Events from the 5th century in England.

Events
 401
 Stilicho withdraws troops from Britain, and abandons forts on the Yorkshire coast.
 402
 Last issue of Roman coinage in Britain.
 405
 Niall of the Nine Hostages leads Irish raids along the south coast.
 407
 Army in Britain proclaims Constantine III as Emperor.
 409
 Army rebels against Constantine.
 Saxons raid Britain.
 410
 Emperor Honorius recalls the last legions from Britain.
 429
 The Pope sends Saint Germanus to Britain, who defeats the Pelagians in public debate.
c.430
 Vortigern, supposed king of the Britons, allows Anglo-Saxon mercenaries to settle on the Isle of Thanet.
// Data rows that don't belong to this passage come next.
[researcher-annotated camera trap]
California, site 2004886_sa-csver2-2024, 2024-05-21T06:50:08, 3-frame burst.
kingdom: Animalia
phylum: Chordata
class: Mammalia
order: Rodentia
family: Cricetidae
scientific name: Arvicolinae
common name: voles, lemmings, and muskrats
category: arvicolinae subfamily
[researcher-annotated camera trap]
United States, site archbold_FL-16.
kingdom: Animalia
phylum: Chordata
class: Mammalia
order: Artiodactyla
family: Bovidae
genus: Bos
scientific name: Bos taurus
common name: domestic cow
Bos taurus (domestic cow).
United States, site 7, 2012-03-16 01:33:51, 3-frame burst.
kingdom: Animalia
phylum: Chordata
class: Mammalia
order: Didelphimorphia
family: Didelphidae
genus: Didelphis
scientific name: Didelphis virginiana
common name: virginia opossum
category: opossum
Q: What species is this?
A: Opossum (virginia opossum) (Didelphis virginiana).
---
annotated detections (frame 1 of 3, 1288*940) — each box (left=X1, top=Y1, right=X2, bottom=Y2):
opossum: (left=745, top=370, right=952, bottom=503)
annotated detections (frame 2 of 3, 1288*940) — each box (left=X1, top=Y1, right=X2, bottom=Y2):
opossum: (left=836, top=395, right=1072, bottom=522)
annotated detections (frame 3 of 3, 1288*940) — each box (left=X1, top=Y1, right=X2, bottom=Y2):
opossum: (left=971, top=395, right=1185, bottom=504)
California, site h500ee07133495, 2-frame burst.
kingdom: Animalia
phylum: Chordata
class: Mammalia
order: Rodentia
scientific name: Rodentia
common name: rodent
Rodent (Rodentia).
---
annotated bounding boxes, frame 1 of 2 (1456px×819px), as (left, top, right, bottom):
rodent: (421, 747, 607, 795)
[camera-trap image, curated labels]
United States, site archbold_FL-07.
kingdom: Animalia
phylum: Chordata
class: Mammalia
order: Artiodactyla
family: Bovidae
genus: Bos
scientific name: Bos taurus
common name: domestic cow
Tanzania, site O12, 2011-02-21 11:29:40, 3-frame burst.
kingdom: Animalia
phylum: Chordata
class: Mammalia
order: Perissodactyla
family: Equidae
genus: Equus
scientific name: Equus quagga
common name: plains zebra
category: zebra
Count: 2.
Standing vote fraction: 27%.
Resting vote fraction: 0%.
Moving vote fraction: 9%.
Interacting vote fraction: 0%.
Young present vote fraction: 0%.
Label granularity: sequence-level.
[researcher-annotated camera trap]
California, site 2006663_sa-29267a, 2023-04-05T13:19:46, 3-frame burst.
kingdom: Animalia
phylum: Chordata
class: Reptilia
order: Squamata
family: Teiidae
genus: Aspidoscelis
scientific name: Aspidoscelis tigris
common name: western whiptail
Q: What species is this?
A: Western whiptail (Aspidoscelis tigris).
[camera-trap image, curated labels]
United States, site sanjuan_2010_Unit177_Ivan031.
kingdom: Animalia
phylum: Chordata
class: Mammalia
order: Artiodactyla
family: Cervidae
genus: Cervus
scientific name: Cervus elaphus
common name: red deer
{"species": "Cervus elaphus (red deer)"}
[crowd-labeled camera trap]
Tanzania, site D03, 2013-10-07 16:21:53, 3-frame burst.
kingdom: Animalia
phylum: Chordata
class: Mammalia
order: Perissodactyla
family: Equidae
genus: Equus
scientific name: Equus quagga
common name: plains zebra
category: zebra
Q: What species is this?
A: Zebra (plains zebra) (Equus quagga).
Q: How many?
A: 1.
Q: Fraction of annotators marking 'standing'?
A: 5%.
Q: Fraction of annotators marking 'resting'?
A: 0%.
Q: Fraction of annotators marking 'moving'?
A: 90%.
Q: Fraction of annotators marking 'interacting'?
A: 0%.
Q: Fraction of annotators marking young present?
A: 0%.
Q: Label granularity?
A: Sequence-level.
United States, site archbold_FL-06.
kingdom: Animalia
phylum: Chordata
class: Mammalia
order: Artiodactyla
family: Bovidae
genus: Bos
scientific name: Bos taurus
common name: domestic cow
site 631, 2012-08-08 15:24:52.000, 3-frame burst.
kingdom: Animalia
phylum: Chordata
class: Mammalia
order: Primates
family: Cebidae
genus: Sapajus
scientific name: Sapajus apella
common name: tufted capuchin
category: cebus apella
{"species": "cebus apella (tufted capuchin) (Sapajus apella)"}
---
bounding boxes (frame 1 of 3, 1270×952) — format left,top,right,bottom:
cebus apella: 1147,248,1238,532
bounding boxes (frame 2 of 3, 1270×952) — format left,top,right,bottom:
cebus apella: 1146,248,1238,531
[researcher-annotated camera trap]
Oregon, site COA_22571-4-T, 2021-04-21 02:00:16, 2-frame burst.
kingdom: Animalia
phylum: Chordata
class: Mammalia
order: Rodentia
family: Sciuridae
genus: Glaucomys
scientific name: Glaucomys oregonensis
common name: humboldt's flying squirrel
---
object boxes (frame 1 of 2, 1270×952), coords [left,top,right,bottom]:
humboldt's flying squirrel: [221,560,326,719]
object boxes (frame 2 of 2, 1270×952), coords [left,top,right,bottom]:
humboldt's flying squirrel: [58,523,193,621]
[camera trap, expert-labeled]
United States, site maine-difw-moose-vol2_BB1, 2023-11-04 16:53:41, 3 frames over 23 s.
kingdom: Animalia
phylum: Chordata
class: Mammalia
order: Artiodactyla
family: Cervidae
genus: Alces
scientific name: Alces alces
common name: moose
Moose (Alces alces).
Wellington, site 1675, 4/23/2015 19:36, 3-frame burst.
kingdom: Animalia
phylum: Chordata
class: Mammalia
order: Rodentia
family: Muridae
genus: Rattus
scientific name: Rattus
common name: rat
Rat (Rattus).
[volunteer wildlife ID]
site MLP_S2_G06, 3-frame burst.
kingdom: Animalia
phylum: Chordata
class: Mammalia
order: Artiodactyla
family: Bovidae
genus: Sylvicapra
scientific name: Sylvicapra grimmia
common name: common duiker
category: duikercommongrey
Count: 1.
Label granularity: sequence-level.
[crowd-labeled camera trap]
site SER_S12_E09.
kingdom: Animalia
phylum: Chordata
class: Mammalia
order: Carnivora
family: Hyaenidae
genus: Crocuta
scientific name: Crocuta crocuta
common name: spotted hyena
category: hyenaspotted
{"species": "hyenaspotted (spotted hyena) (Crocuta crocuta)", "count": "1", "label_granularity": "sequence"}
 Fastidius completes his work On the Christian Life.
 433
 The Britons call the Angles to come and help them as mercenaries against the Picts.
 446
 The "Groans of the Britons": Britons appeal (possibly to the Consul Flavius Aetius) for the Roman army to come back to Britain.
 447
 Saint Germanus returns to Britain and exiles Pelagian heretics.
 449 (traditional date)
 Vortigern, supposed king of the Britons, invites Hengist and Horsa, by tradition chieftains of the Jutes, to form a military alliance against the Picts and Scoti; by tradition, they land at Ebbsfleet, Thanet, so contributing to the Anglo-Saxon settlement of Britain (according to Bede).
 c.450
Hengist founds the Kingdom of Kent.
 455
 Battle of Aylesford: Hengist and Horsa defeat Vortigern, although Horsa dies in the battle.
 457
 Battle of Crayford: Hengist and Oisc of Kent (Æsc) defeat the Britons, driving them from Kent.
 466
 Battle of Wippedesfleot: Celtic Britons (Welsh) perhaps defeat the Anglo-Saxons (Jutes) under Hengist and Oisc in battle in Kent and confine them to the Isle of Thanet, but a dozen Welsh leaders are killed.
 473
 Hengist and Oisc again fight against the Britons.
 477
 Ælle lands at Selsey, and founds the Kingdom of Sussex.
 485
 Ælle fights against the Britons near the margin of Mearcræd's stream.
 491
 Ælle and his son Cissa besiege Anderitum, the Saxon Shore fort at Pevensey, and kill all the Britons there.
 495
 Cerdic, later the first King of Wessex, lands at Southampton.
 c.500
Battle of Mons Badonicus: Britons defeat advancing Saxons, and retain control of the north and west.